Les occasions perdues

Publié le par Bérenger Boulay (Source : Louis Jacob)

APPEL À CONTRIBUTION

« Les occasions perdues : intelligibilité de l'histoire et situation critique »
Cahiers de recherche sociologique, no 44, automne 2007


Le numéro spécial des Cahiers de recherche sociologique dont la parution est prévue en septembre 2007, portera sur « les occasions perdues ».

Le numéro est organisé autour d'un thème unique, un objet transversal : « les occasions perdues ». Inscrit dans le renouveau de l'épistémologie et de la réflexion critique, il entend explorer le phénomène discursif particulier de l'« occasion perdue » à travers ses manifestations singulières, ses modalités et ses structures essentielles, repérables tant dans le récit savant que dans les pratiques quotidiennes. Le numéro comportera des études provenant des diverses perspectives théoriques et de toutes disciplines, mais plus particulièrement de la philosophie de l'histoire, de l'épistémologie, de la phénoménologie, de l'herméneutique, de l'analyse du discours, des études littéraires, des études culturelles, de l'histoire sociale et politique ; nous souhaitons aussi donner à l'ensemble du numéro un fort ancrage dans les études de cas et les analyses concrètes.

* _Extrait source_
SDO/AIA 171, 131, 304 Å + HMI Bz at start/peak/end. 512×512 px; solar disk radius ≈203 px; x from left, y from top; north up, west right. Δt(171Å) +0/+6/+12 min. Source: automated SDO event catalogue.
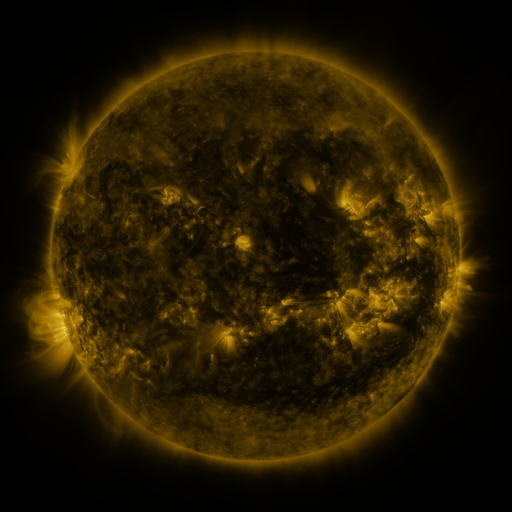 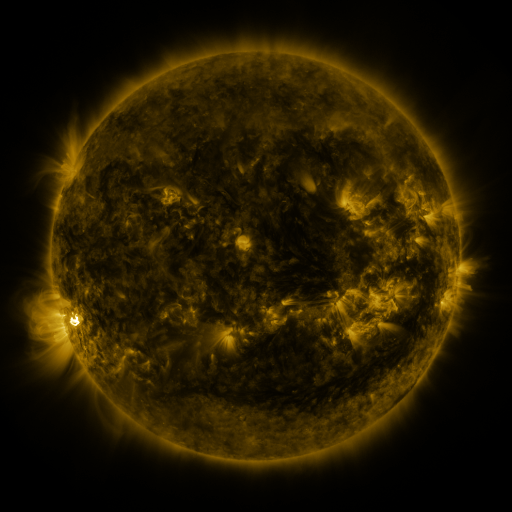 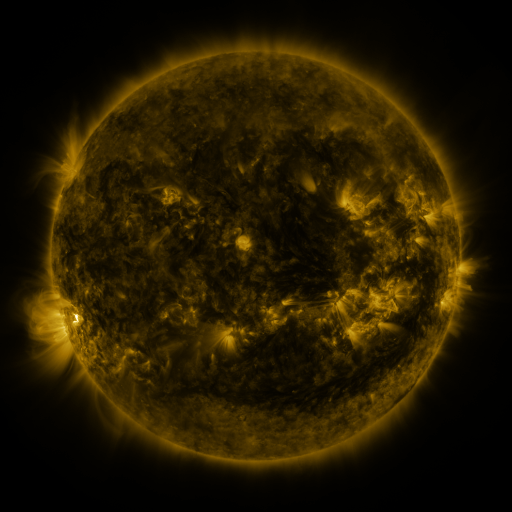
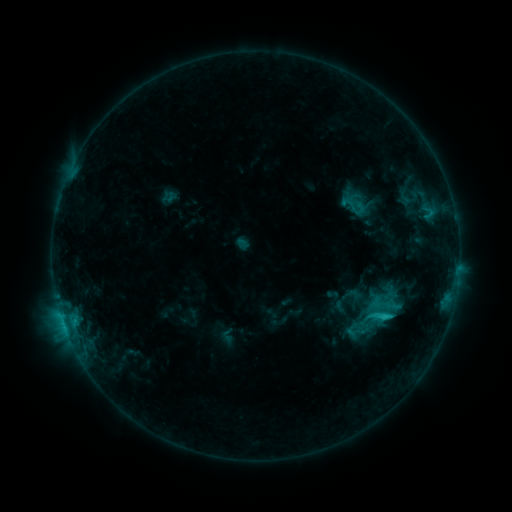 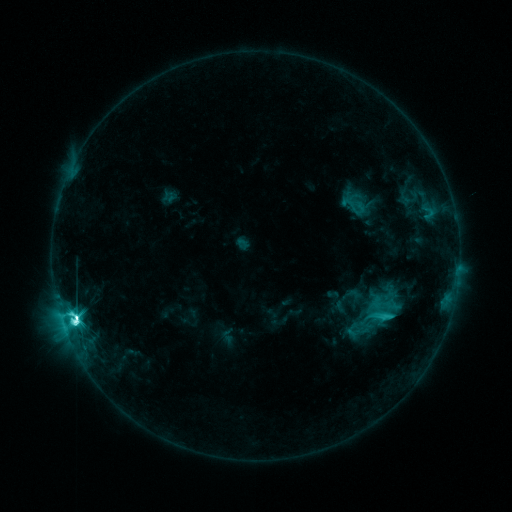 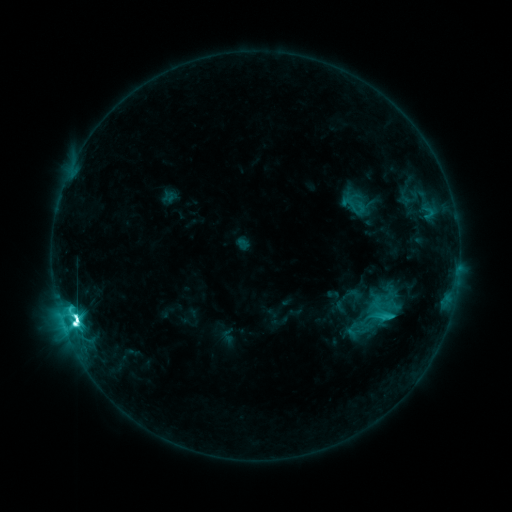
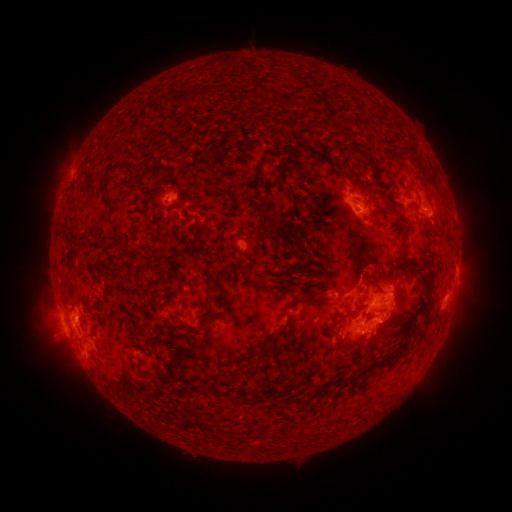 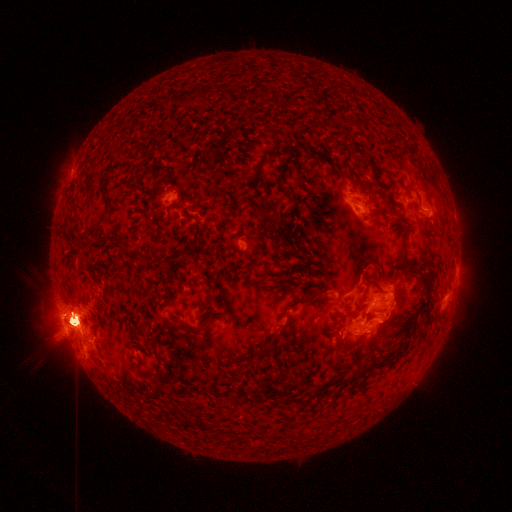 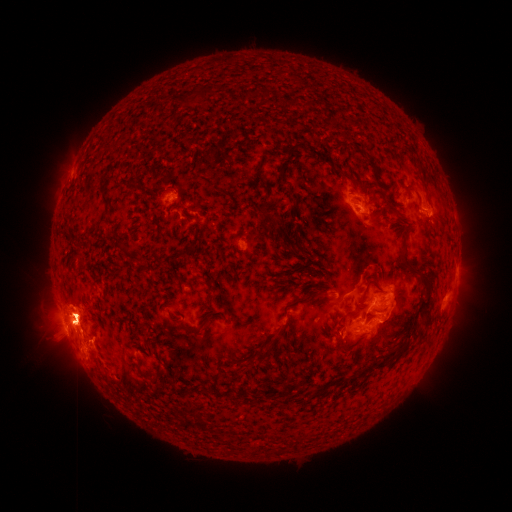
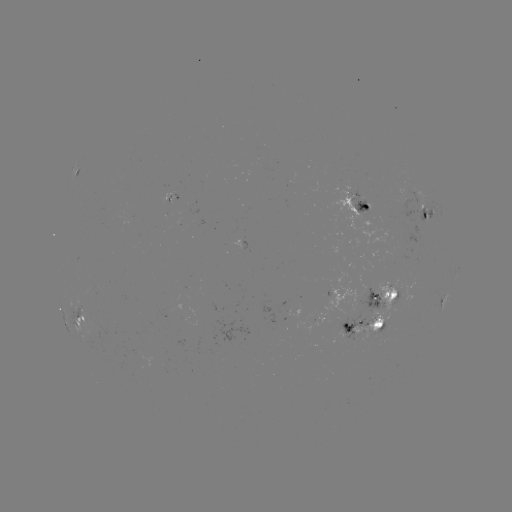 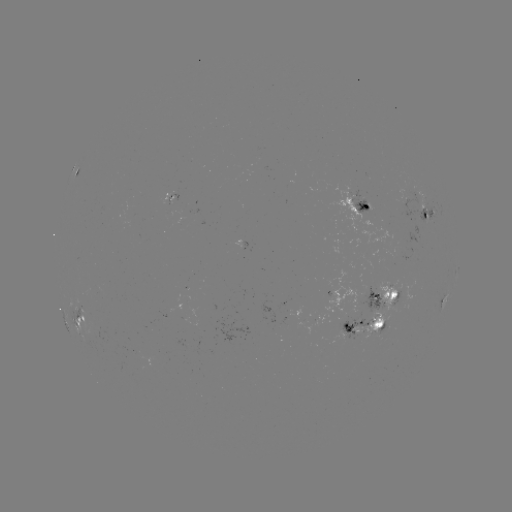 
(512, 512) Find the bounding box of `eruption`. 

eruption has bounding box [414, 164, 484, 257].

* _Consigne_
Recopiez l'appel à contribution sur les occasions perdues en entier, sans en modifier un seul mot.

* _Réponse_
Les occasions perdues

Publié le par Bérenger Boulay (Source : Louis Jacob)

APPEL À CONTRIBUTION

« Les occasions perdues : intelligibilité de l'histoire et situation critique »
Cahiers de recherche sociologique, no 44, automne 2007


Le numéro spécial des Cahiers de recherche sociologique dont la parution est prévue en septembre 2007, portera sur « les occasions perdues ».

Le numéro est organisé autour d'un thème unique, un objet transversal : « les occasions perdues ». Inscrit dans le renouveau de l'épistémologie et de la réflexion critique, il entend explorer le phénomène discursif particulier de l'« occasion perdue » à travers ses manifestations singulières, ses modalités et ses structures essentielles, repérables tant dans le récit savant que dans les pratiques quotidiennes. Le numéro comportera des études provenant des diverses perspectives théoriques et de toutes disciplines, mais plus particulièrement de la philosophie de l'histoire, de l'épistémologie, de la phénoménologie, de l'herméneutique, de l'analyse du discours, des études littéraires, des études culturelles, de l'histoire sociale et politique ; nous souhaitons aussi donner à l'ensemble du numéro un fort ancrage dans les études de cas et les analyses concrètes.